C’est très important de garder espoir et de soutenir des initiatives qui viennent de la communauté.

Fabien Pernet, assistant de la directrice générale de la Régie régionale de la santé et des services sociaux du Nunavik
Le pistolet à impulsion électrique
Chaque fois qu’une confrontation entre des policiers et un individu provoque la mort, plusieurs se demandent si, avec l’utilisation d’un pistolet à impulsion électrique, un drame aurait pu être évité.Mais le chef de police Michel Martin a précisé en entrevue que cette arme, que son corps de police ne possède pas, est loin d’être « miraculeuse ». La preuve, selon lui, tous les policiers du Service de police de la Ville de Montréal (SPVM) et de la Sûreté du Québec (SQ) ne l’ont pas.

C’est un travail collectif dans la communauté, ce n’est pas juste la police qui va régler tout ça.

Michel Martin, chef de police de Kativik

Il a aussi expliqué que l’épaisseur des vêtements empêche le pistolet à impulsion électrique d’être efficace.
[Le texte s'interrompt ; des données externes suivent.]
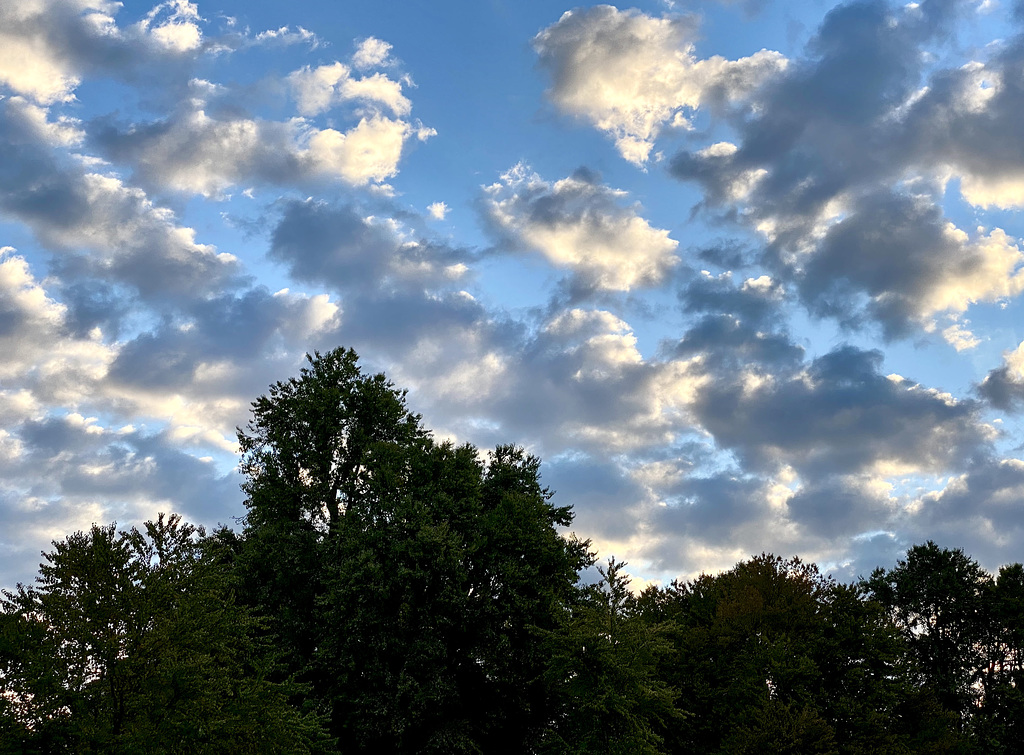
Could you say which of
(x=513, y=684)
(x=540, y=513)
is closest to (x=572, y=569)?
(x=540, y=513)

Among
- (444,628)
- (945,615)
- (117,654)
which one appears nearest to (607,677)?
(444,628)

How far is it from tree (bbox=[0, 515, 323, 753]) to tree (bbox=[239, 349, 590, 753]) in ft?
40.9

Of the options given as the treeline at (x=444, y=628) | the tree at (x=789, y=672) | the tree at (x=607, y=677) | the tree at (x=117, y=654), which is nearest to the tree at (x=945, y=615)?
the treeline at (x=444, y=628)

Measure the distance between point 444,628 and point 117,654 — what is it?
20.9 m

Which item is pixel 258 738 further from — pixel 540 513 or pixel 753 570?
Answer: pixel 753 570

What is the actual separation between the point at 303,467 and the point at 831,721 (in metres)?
33.6

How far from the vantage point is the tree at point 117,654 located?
23766mm

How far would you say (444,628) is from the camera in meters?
43.7

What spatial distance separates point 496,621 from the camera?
1766 inches

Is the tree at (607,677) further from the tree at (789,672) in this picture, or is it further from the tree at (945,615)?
the tree at (945,615)

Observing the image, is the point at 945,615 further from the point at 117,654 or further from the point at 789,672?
the point at 117,654

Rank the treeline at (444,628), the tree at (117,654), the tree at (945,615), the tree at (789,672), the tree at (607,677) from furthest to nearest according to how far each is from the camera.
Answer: the tree at (945,615) → the tree at (789,672) → the tree at (607,677) → the treeline at (444,628) → the tree at (117,654)

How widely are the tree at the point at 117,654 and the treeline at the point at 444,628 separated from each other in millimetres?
103

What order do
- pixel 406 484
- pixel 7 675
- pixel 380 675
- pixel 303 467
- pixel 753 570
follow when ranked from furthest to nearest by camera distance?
pixel 753 570
pixel 303 467
pixel 406 484
pixel 380 675
pixel 7 675
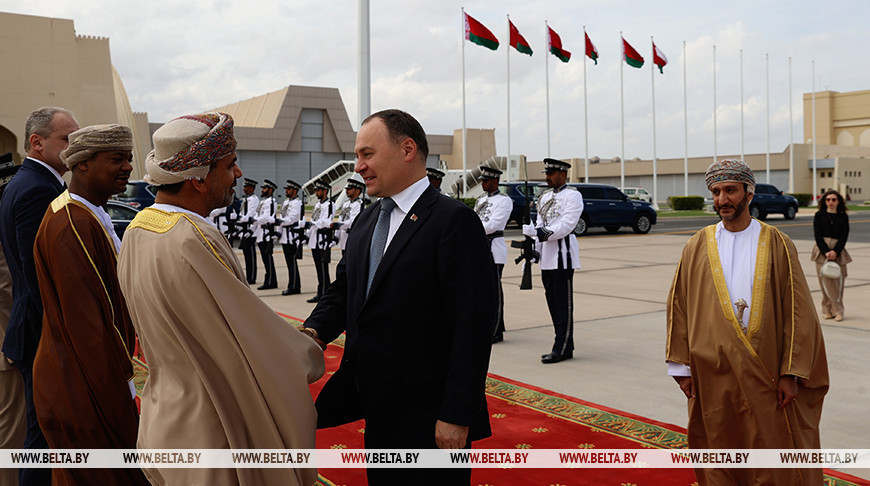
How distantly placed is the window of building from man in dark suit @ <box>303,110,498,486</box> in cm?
5616

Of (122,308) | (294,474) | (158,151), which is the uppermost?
(158,151)

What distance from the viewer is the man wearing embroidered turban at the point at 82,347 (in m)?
2.63

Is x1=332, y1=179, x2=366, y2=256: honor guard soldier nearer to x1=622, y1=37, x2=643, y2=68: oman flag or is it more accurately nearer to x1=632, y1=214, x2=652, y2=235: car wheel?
x1=632, y1=214, x2=652, y2=235: car wheel

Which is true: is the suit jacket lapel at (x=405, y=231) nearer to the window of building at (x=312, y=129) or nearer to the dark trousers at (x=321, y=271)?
the dark trousers at (x=321, y=271)

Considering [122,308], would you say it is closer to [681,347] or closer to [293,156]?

Et dans le Nord-du-Québec, la plupart du temps, les résidents portent beaucoup de vêtements.

« Ce n’est pas quelque chose qu’on va écarter si dans l’utilisation de cette arme-là on peut sauver une vie, mais actuellement, on n’a pas ces armes-là, le corps de police est jeune et on est en développement. »

Il y a une douzaine d’années, le corps de police n’était même pas armé, a souligné Michel Martin. « Il faut outiller nos policiers, les former, et il faut avoir ce qu’il faut pour être capable de répondre adéquatement à ces situations-là », a-t-il dit, en admettant que les policiers qui sont intervenus samedi vont rester marqués par ce drame.